Exercise brief
Can you reproduce the stretch of material from the line containing "In the shot" through the end of the material, substituting "camera position" for "vantage point" and changing nothing else? Leave the pictures out of your answer.

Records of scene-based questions
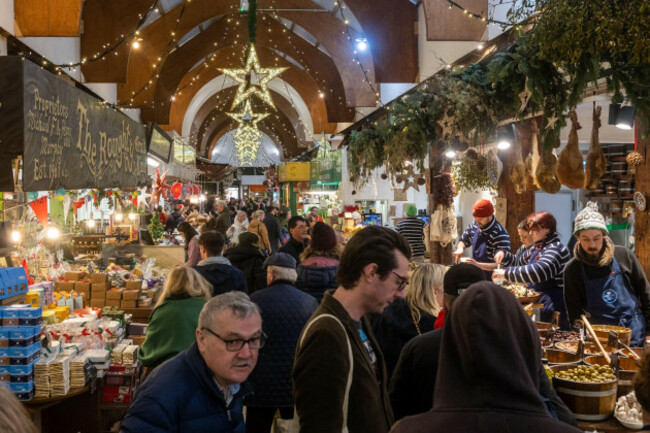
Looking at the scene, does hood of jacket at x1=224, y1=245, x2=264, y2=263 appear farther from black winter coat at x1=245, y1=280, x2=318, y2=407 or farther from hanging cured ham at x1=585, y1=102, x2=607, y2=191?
hanging cured ham at x1=585, y1=102, x2=607, y2=191

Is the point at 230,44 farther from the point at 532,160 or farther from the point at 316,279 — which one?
the point at 532,160

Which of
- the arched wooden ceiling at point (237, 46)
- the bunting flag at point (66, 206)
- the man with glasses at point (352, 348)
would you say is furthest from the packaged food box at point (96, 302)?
the man with glasses at point (352, 348)

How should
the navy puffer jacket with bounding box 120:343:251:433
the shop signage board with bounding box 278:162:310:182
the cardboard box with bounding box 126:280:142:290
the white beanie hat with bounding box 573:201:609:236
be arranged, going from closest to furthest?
the navy puffer jacket with bounding box 120:343:251:433 → the white beanie hat with bounding box 573:201:609:236 → the cardboard box with bounding box 126:280:142:290 → the shop signage board with bounding box 278:162:310:182

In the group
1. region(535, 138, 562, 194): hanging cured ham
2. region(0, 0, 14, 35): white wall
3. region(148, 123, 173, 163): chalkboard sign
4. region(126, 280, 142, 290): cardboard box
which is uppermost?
region(0, 0, 14, 35): white wall

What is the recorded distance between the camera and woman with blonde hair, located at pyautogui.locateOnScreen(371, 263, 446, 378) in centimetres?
360

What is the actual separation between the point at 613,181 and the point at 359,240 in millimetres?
8545

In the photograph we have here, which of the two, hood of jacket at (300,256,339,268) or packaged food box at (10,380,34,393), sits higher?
hood of jacket at (300,256,339,268)

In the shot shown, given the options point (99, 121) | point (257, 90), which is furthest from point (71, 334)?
point (257, 90)

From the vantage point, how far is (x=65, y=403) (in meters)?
→ 4.88

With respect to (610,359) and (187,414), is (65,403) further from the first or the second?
(610,359)

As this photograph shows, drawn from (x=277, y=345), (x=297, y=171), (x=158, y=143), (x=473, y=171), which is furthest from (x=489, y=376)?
(x=297, y=171)

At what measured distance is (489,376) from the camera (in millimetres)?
1499

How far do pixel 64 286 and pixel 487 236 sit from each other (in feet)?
16.1

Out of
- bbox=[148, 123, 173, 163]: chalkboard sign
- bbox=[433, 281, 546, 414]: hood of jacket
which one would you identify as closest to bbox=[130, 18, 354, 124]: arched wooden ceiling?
bbox=[148, 123, 173, 163]: chalkboard sign
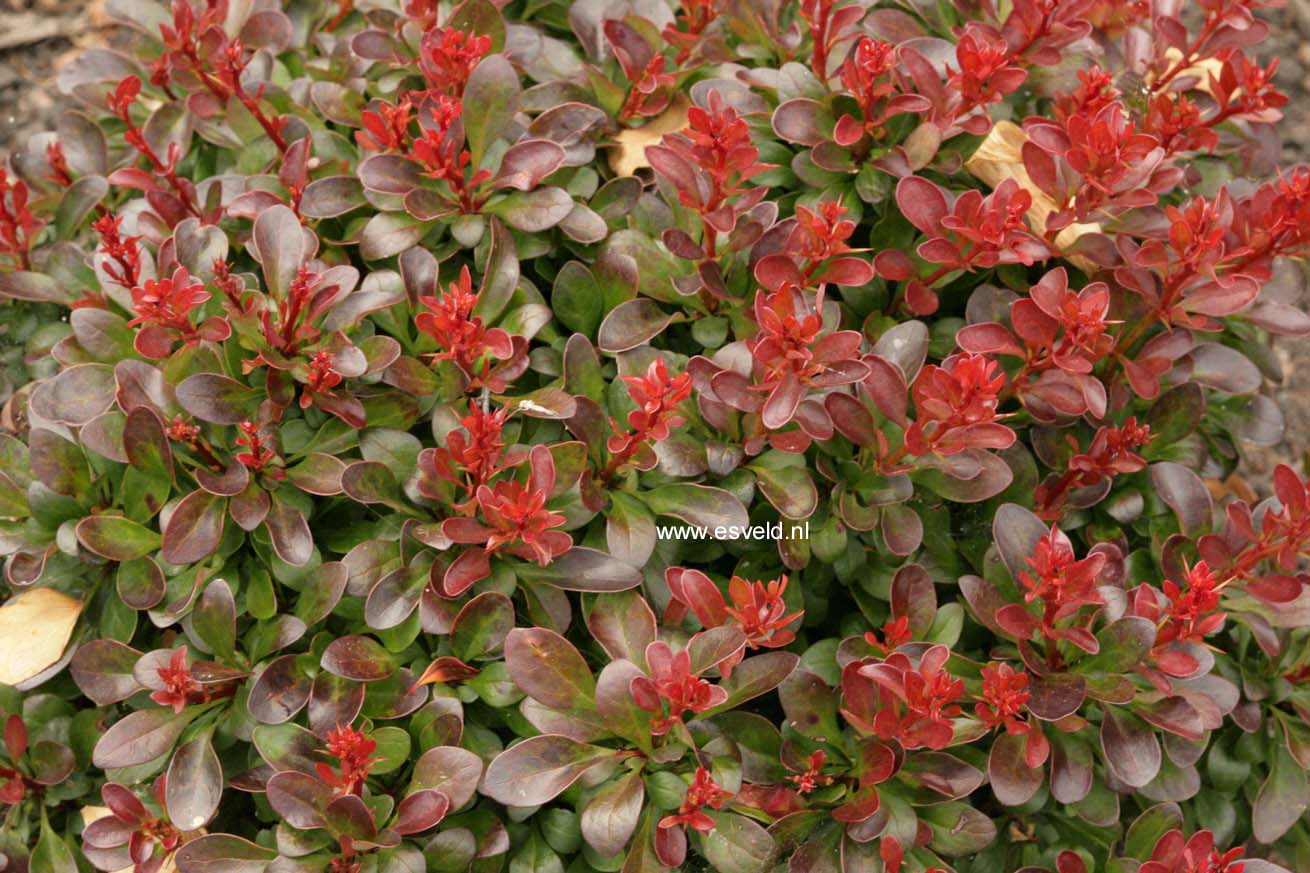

Final result
In the shot shown, given the options point (99, 121) | point (257, 90), which is furthest from point (71, 334)?
point (257, 90)

From the camera position, how far is (x=65, y=403) (in meters)?
→ 4.88

With respect to (610,359) and (187,414), is (65,403) further from the first or the second?
(610,359)

As this photograph shows, drawn from (x=277, y=345), (x=297, y=171), (x=158, y=143), (x=473, y=171), which is furthest from (x=489, y=376)?
(x=297, y=171)

At what measured distance is (489,376) from the camera (in millimetres)?
1499

How far do pixel 64 286 and pixel 487 236 sit from each other (in feet)?
16.1

Out of
- bbox=[148, 123, 173, 163]: chalkboard sign
- bbox=[433, 281, 546, 414]: hood of jacket
which one would you identify as closest to bbox=[130, 18, 354, 124]: arched wooden ceiling?
bbox=[148, 123, 173, 163]: chalkboard sign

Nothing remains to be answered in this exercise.